== BEREITGESTELLTER TEXT ==

Kindern ein Zuhause geben – Kleiner Ratgeber für interessierte Pflegepersonen

Eine Pflegemutter mit ihrem Pflegekind auf dem Arm.

Wenn Sie ein Pflegekind aufnehmen möchten, stellen sich viele Fragen. Wir haben die wichtigsten Infos für alle, die ein Kind oder einen Jugendlichen zur Pflege aufnehmen möchten zusammengefasst.

Wenn Eltern oder alleinerziehende Elternteile mit der Verantwortung für ihr Kind überfordert sind, gibt es in Berlin ein Netz an Hilfs- und Unterstützungsangeboten. So bieten die Berliner Jugendämter „Hilfen zur Erziehung“. Die Überforderung kann viele Gründe haben, etwa gesundheitliche Probleme oder eine andere Ausnahmesituation.

Ist das Wohl des Kindes dadurch gefährdet, kann es in einer Pflegefamilie, bei Pflegeeltern oder bei einer Pflegeperson unterkommen. Auch wenn das Kind nicht mehr bei den leiblichen Eltern lebt, sollen sie weiter so gut und so weit wie möglich in alle Entscheidungen eingebunden werden. Die rechtliche Grundlage ist Paragraf 33 Sozialgesetzbuch – Achtes Buch (SGB VIII).

Allein in Berlin suchen die Jugendämter für rund 700 Kinder auf Zeit oder dauerhaft eine Pflegefamilie. Stand 2024 leben in Berlin gut 2.000 Pflegekinder in knapp 1.800 Pflegefamilien.

Wichtiger Hinweis

Bitte beachten Sie, dass wir Ihnen hier nur einen allgemeinen Überblick über das Thema Pflegekinderhilfe und Pflegekinder geben können. Die jeweilige Pflegesituation ist immer sehr individuell. Wenn Sie sich tiefer mit dem Thema beschäftigen möchten, nutzen Sie daher die im Artikel aufgeführten Angebote und Ansprechpartner.

Für eine bessere Verständlichkeit sprechen wir im Artikel in der Regel allgemein von Pflegefamilien. Gemeint sind dabei Pflegefamilien, Pflegeeltern und Pflegepersonen.

Mehr Unterstützung für Pflegefamilien

Wenn Sie sich dafür entscheiden, Kindern aus schwierigen Verhältnissen ein sicheres und liebevolles Zuhause zu geben, bekommen Sie dabei viel Unterstützung von den Berliner Pflegekinderdiensten. Das sind in der Regel die Jugendämter in den Bezirken oder auch freie Träger.

Das Land Berlin hat im September 2024 das Pflegegeld deutlich angehoben und plant weitere Entlastungen für Pflegefamilien wie beispielweise den „Startbonus Pflegekind“. Zudem ist ein umfangreiches Maßnahmenpaket für Pflegefamilien in Arbeit. Dazu gehören Ferienfahrten und niedrigschwellige psychotherapeutische Angebote für Pflegekinder sowie Supervisions-Angebote für Pflegeeltern. Das Land Berlin will zudem die bürokratischen Belastungen für Pflegefamilien deutlich reduzieren.

===
== AUSZÜGE DER DATENSÄTZE ==

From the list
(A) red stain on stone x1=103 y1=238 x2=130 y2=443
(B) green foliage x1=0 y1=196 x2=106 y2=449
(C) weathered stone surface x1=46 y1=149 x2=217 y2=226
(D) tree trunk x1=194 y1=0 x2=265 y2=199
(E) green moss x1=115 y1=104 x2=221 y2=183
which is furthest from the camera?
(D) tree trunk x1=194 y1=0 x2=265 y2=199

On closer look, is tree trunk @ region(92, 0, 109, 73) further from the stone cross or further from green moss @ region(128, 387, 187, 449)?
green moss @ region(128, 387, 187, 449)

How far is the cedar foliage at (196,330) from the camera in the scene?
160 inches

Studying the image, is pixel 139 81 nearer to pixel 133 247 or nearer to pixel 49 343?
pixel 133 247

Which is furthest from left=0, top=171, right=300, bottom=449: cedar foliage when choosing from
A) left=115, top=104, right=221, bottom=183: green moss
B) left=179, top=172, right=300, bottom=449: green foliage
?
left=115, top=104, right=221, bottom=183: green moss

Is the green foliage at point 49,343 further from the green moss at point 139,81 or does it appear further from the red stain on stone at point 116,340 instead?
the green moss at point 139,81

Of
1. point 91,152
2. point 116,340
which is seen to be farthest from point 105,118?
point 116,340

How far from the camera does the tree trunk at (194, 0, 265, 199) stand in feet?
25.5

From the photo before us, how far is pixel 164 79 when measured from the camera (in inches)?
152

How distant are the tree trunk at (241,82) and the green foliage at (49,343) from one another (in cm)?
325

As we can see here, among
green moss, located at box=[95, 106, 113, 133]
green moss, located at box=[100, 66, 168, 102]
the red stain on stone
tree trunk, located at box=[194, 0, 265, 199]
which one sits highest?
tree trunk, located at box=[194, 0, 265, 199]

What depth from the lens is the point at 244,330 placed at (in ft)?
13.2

===

AUFGABENSTELLUNG 1 → Geben Sie aus dem Ratgeber für Pflegepersonen alles von „Eine Pflegemutter mit“ bis einschließlich „aufnehmen möchten zusammengefasst.“ wortgetreu wieder.
AUFGABENSTELLUNG 2 → Welche Bestandteile des Maßnahmenpakets für Pflegefamilien, das laut dem Ratgeber für Pflegepersonen in Arbeit ist, werden genannt? Führen Sie alle auf.
AUFGABENSTELLUNG 3 →
Beantworten Sie anhand des Ratgebers für Pflegepersonen:
(a) Welcher Paragraf welchen Gesetzes bildet die rechtliche Grundlage für die Unterbringung in einer Pflegefamilie?
(b) Für wie viele Kinder suchen die Berliner Jugendämter eine Pflegefamilie?
(c) Wann hat das Land Berlin das Pflegegeld deutlich angehoben?

ENDERGEBNIS 1 →
Eine Pflegemutter mit ihrem Pflegekind auf dem Arm.

Wenn Sie ein Pflegekind aufnehmen möchten, stellen sich viele Fragen. Wir haben die wichtigsten Infos für alle, die ein Kind oder einen Jugendlichen zur Pflege aufnehmen möchten zusammengefasst.

ENDERGEBNIS 2 →
- Ferienfahrten
- niedrigschwellige psychotherapeutische Angebote für Pflegekinder
- Supervisions-Angebote für Pflegeeltern

ENDERGEBNIS 3 →
(a) Paragraf 33 Sozialgesetzbuch – Achtes Buch (SGB VIII)
(b) Für rund 700 Kinder
(c) Im September 2024